The excitement and innovation of the AI sector doesn’t stop with the creator of chatbot ChatGPT. And while OpenAI continues to garner investor and media interest with improvements to its generative AI technology, companies such as Anthropic, Groq and Hugging Face have made meaningful moves on their own in recent weeks.
Anthropic
While OpenAI’s ChatGPT may be one of the most well-known chatbot in the U.S., Anthropic has also gained millions of users in the past few months with its own chatbot, Claude.
On May 1, San Francisco-based Anthropic announced two new initiatives: the company’s first ever for-pay chatbot offering specifically for enterprises and a free iPhone app featuring Claude for regular consumers, according to CNBC. The company also has plans to introduce an Android-compatible app.
In late March, Amazon announced a $2.75 billion investment in Anthropic, the second tranche of a multi-billion dollar commitment totaling $4 billion.
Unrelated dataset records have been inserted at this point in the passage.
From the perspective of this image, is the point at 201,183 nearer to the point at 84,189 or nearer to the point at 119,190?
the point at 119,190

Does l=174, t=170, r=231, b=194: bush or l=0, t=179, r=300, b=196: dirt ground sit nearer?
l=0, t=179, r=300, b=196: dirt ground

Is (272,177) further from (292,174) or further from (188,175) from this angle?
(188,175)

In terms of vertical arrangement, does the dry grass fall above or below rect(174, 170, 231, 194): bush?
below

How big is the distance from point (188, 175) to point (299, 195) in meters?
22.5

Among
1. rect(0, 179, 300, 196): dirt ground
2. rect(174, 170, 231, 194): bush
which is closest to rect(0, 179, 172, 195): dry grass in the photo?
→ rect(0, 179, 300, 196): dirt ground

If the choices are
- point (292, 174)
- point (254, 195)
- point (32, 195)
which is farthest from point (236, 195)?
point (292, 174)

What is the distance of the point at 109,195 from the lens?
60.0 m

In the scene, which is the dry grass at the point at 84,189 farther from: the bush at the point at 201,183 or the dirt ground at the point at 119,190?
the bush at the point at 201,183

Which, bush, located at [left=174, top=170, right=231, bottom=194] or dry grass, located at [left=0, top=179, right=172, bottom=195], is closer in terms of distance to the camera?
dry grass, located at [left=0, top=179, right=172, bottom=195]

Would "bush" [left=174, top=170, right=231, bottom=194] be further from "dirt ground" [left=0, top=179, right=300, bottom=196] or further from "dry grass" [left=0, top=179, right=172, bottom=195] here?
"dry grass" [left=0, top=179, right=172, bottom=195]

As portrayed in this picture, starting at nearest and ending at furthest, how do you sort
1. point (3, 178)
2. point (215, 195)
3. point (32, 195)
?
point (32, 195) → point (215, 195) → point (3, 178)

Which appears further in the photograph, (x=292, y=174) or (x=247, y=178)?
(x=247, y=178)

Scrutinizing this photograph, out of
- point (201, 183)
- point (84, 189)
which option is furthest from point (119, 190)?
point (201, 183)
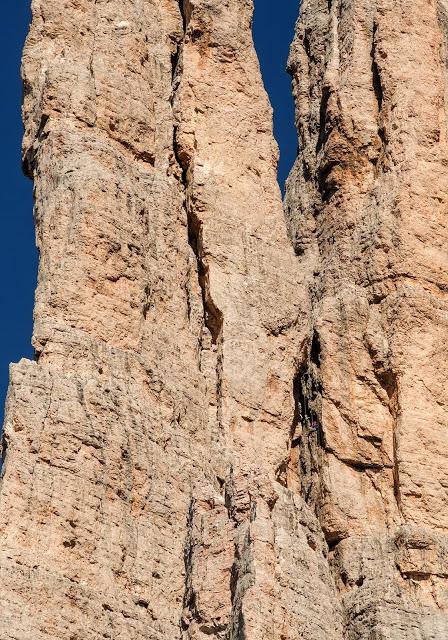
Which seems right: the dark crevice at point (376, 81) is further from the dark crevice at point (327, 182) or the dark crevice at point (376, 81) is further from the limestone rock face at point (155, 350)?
the limestone rock face at point (155, 350)

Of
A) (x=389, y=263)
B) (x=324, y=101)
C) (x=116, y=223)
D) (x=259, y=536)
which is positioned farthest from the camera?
(x=324, y=101)

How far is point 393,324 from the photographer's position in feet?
90.0

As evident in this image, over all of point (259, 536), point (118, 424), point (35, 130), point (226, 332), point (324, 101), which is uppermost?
point (324, 101)

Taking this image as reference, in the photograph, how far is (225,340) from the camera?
1046 inches

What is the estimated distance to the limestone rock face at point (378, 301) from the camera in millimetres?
25641

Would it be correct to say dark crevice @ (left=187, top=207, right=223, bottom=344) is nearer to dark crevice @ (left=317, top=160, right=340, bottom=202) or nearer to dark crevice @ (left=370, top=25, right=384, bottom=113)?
dark crevice @ (left=317, top=160, right=340, bottom=202)

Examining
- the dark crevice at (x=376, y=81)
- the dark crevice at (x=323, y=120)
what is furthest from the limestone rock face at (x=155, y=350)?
the dark crevice at (x=376, y=81)

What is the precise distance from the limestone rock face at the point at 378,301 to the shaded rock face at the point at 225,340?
0.04 m

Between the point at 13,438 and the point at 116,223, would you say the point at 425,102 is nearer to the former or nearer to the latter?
the point at 116,223

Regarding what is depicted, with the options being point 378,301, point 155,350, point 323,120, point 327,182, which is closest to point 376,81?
point 323,120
Anthropic’s Forge Price™ is $30 as of May 14, 2024 which implies a valuation of $18.5 billion.
OpenAI
Meanwhile, OpenAI isn’t resting on its laurels. The company is rapidly signing licensing deals with media companies whose content serves as data to train ChatGPT’s AI models. In late April, Reuters reported that OpenAI had signed a deal with the U.K.-based The Financial Times. Similar licensing deals have been inked with other media companies including Germany’s Axel Spring and France’s Le Monde and Spain’s Prisa Media.
And in late March, OpenAI and its largest investor Microsoft reported that they plan to launch a data center that would include a supercomputer to power OpenAI’s artificial intelligence efforts, according to tech news site The Information. The reporting in The Information said that Microsoft would “likely” be responsible for financing the project, “which would be 100 times more costly than some of today’s biggest data centers.”
OpenAI’s Forge Price™ is $171.96 as of May 14, 2024 which implies a valuation of $99.73 billion.
Groq
Groq has developed its own niche in the AI space. The company produces chips that power generative AI models.
In early March, online trade news site CryptoSlate reported that Groq’s dedicated language processing unit has set a new record in processing efficiency for large language models. In a recent study conducted by research firm ArtificialAnalysis.ai, Groq outperformed the other participants across several performance metrics, including total response time.
The Mountain View, Calif.-based company also announced in early March that it is acquiring AI company Definitive Intelligence and tapping the acquired company’s Co-Founder and CEO, Sunny Madra, to lead a new business unit, GroqCloud.
Groq’s Forge Price™ is $11.54 as of May 14, 2024 which implies a valuation of $1.33 billion.
Hugging Face
Like Groq, New York-based Hugging Face has carved out its own special place in AI. The company serves as an electronic gathering place for AI software developers who use the company’s platform to host AI models, train them, and even browse and use models created by other people.
In early April, Hugging Face and the users of its “hub” got a boost from publicly-traded Cloudflare, which bills itself as the leading cloud connectivity company. Cloudflare announced in a press release that developers using New York City-based Hugging Face can now “deploy AI applications on Cloudflare’s global network in one simple click directly from Hugging Face.
Hugging Face’s Forge Price™ is $25.25 as of May 14, 2024 which implies a valuation of $4.57 billion.